Universal Credit’s leader Shiplee admits to poor project management, a lack of transparency and inadequate supplier management
The man in overall charge of Universal Credit has come clean on some of the problems facing the project.
Howard Shiplee’s article, published in The Daily Telegraph, coincides with the publication of a National Audit Office report into Universal Credit later this week, which is likely to give a detailed description of the project’s challenges.
Shiplee’s article explains that he was set a clear challenge by Department for Work and Pensions (DWP) secretary Iain Duncan Smith to get Universal Credit "ready to roll out and do it safely."
He said, "The team working on the programme – which will merge six benefits into one and ensure it always pays to work – is incredibly dedicated. The people on the ground working day to day at Jobcentre Plus are excellent at their jobs."
However, he added, "But it’s also clear to me there were examples of poor project management in the past, a lack of transparency where the focus was too much on what was going well and not enough on what wasn’t and with suppliers not managed as they should have been. There is no doubt there have been missteps along the way." But, he says, "We’ve put that right."
Shiplee admitted that the death last Christmas of the former head of Universal Credit, Philip Langsdale, had "dealt the programme a substantial blow."
He went on, "I’m not in the business of making excuses, and I think it’s always important to acknowledge in any project where things may have gone wrong in order to ensure we learn as we go forward.
"To that end, the key decision taken by the Secretary of State to reset the programme to ensure its delivery on time and within budget has been critical. When David Pitchford arrived from the Major Projects Authority earlier this year, at the Secretary of State’s request, he began this process in line with those twin objectives.
"Since then, I have pushed ahead building on David’s early progress, reviewing our delivery plans, and ensuring that we have a plan in place that is achievable and safe. Through new processes and people, we have strengthened all the basics of sound project management – governance, leadership and financial management. This includes establishing a clear plan for delivery and introducing more independent oversight, so the big challenges are tackled not sidestepped. "
Shiplee added that he has put in place a post for a new Director "who will be dedicated to ensuring that suppliers deliver value for money. "
According to Shiplee, the Universal Credit team is working together with the Government Digital Service "to explore an enhanced IT programme that would offer more flexibility and security to benefit claimants. We’re planning to take the best of the existing system and make improvements using GDS support."
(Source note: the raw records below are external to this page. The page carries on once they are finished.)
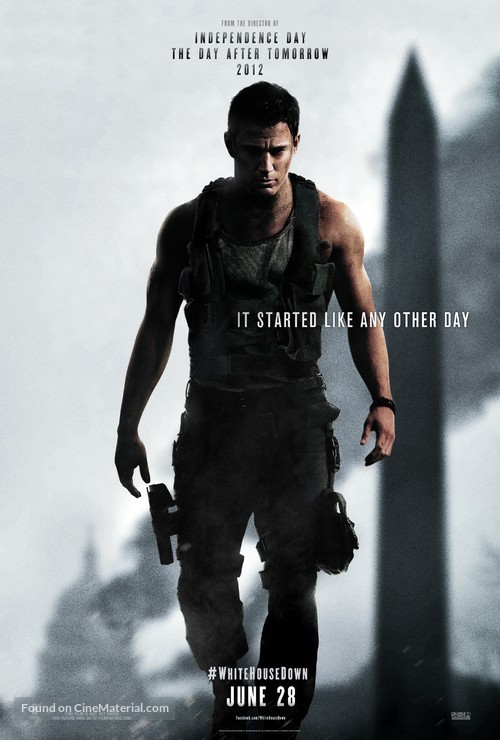 White House Down - Movie Poster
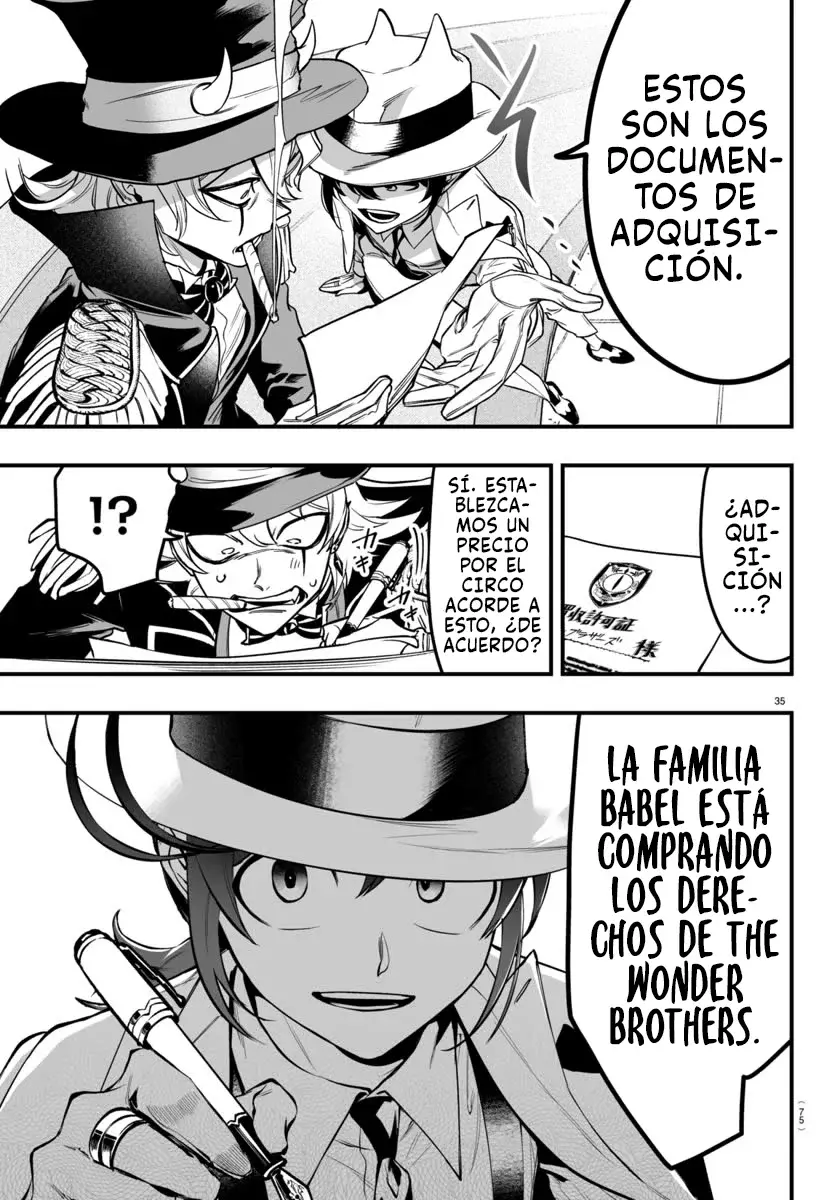 Iruma-kun: if mafia Capítulo 6 - Página 36 en español
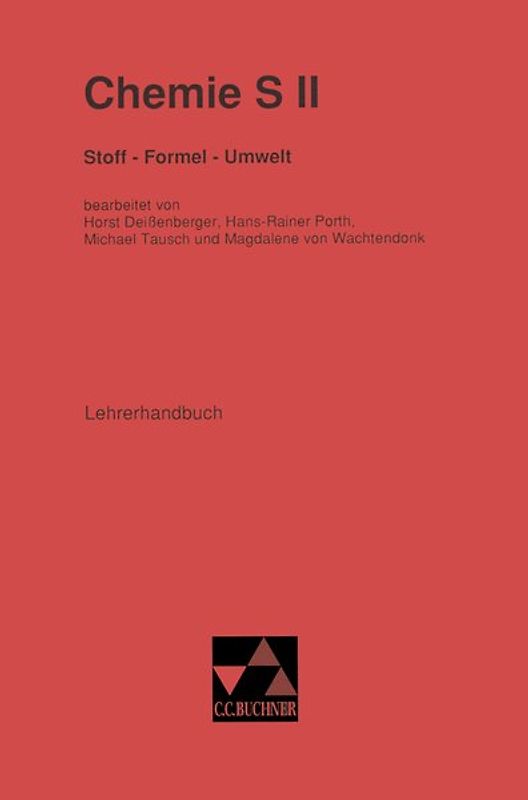 Stoff – Formel – Umwelt / Stoff – Formel – Umwelt Sek II LH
He added, "But too many people think Universal Credit is just about IT. That’s a big mistake. This is about changing the way we do business – and changing people’s behaviour by ensuring there is always an incentive to be in work. So while the enhanced IT option – which will help us deliver this change – is being finalised, we will press ahead with rolling out the cultural elements of Universal Credit to support this transformation."